Dans ce contexte économiquement sombre, le e-commerce tire pourtant son épingle du jeu. Son chiffre d’affaires a connu une progression de 27 % par rapport à l’année dernière, et même si les prévisions pour les fêtes de fin d’année ont été revues légèrement à la baisse, les objectifs fixés en début d’année seront sûrement atteints.
Il est à prévoir que cette progression continue dans les mois, voire les années à venir, le e-commerce disposant encore d’une belle marge de croissance en nombre d’acheteurs : une poche de consommateurs n’est pas connectée, une autre l’est mais n’achète pas encore en ligne.
Le succès du e-commerce est dû sans doute en grande partie à la plus grande souplesse qu’il permet. Plus pratique – on peut faire ses courses le soir ou la nuit, pas d’enfants à emmener au supermarché – moins chronophage – pas de queues, pas de déplacements–, il simplifie considérablement la vie des consommateurs.

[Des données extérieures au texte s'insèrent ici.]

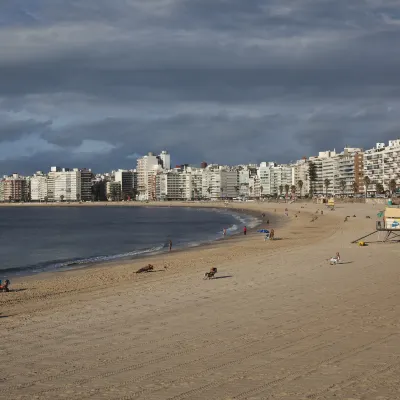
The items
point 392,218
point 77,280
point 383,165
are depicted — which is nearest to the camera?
point 77,280

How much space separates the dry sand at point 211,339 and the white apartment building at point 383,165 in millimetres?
148066

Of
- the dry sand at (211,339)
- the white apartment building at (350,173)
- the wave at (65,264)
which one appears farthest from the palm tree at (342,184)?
the dry sand at (211,339)

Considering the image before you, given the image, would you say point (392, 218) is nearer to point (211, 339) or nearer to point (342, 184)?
point (211, 339)

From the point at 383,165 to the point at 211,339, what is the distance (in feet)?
532

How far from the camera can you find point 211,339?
1077cm

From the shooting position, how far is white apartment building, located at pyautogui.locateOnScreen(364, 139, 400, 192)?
160 metres

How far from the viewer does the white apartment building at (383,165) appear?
160m

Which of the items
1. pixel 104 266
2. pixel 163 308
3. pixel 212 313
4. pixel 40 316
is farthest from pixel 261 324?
pixel 104 266

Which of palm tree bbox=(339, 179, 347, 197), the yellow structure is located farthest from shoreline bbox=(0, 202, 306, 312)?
palm tree bbox=(339, 179, 347, 197)

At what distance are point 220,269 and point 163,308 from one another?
834 cm

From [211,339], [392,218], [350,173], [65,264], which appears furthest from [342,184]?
[211,339]

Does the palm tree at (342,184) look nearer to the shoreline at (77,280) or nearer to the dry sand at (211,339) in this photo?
the shoreline at (77,280)

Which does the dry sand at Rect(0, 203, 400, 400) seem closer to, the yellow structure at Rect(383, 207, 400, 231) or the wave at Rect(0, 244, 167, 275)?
the wave at Rect(0, 244, 167, 275)

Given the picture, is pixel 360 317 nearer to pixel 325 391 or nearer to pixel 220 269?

Au-delà de cette simplification évidente, il apparaît que le e-commerce change les comportements d’achat.
D’une part, la relation au vendeur n’étant plus directe, l’incitation à la vente est moins forte de sa part ; l’incitation viendra plutôt des autres consommateurs. Le consommateur deviendrait alors plus prudent : il prend davantage de renseignements et compare plusieurs produits avant d’acheter.
D’autre part, les bons plans sont multiples sur Internet, certains acheteurs les pistent à longueur de temps et n’achètent plus rien au prix fort – quel changement dans un pays où les dates des soldes sont soumises à arrêté préfectoral !
Ce changement de comportement est-il complet et réel ? Beaucoup d’internautes achètent en magasin après avoir repéré un produit on line. Et la majorité d’achat des Français se fait encore dans les boutiques physiques. Font-ils au fond davantage confiance à ces dernières ? Et dans ce cas, les comportements issus de l’achat en ligne (donc prises de renseignements auprès des autres consommateurs, recherches des bonnes affaires) vont-ils se retrouver dans le shopping en général ?
C'est une bonne analyse du e-commerce en général. Pour ma par j effectue très peux d achat sur internet. Quand je le fais c'est vraiment pour un produit spécifique que je ne peux trouver dans ma ville.
En général se qui me freine c est le service après vente, les frais de retour, puis l'attente. Mais avant tout savoir à qui appartiens le site, ou il se situe géographiquement. Sur se site ici il y a rien à vendre et pourtant je me suis inscrit car je connais l'image de marque encré dans mon subconscient. La confiance et se faire un nom, une réputation sur internet est à mon avis primordial pour vendre dans le e-commerce.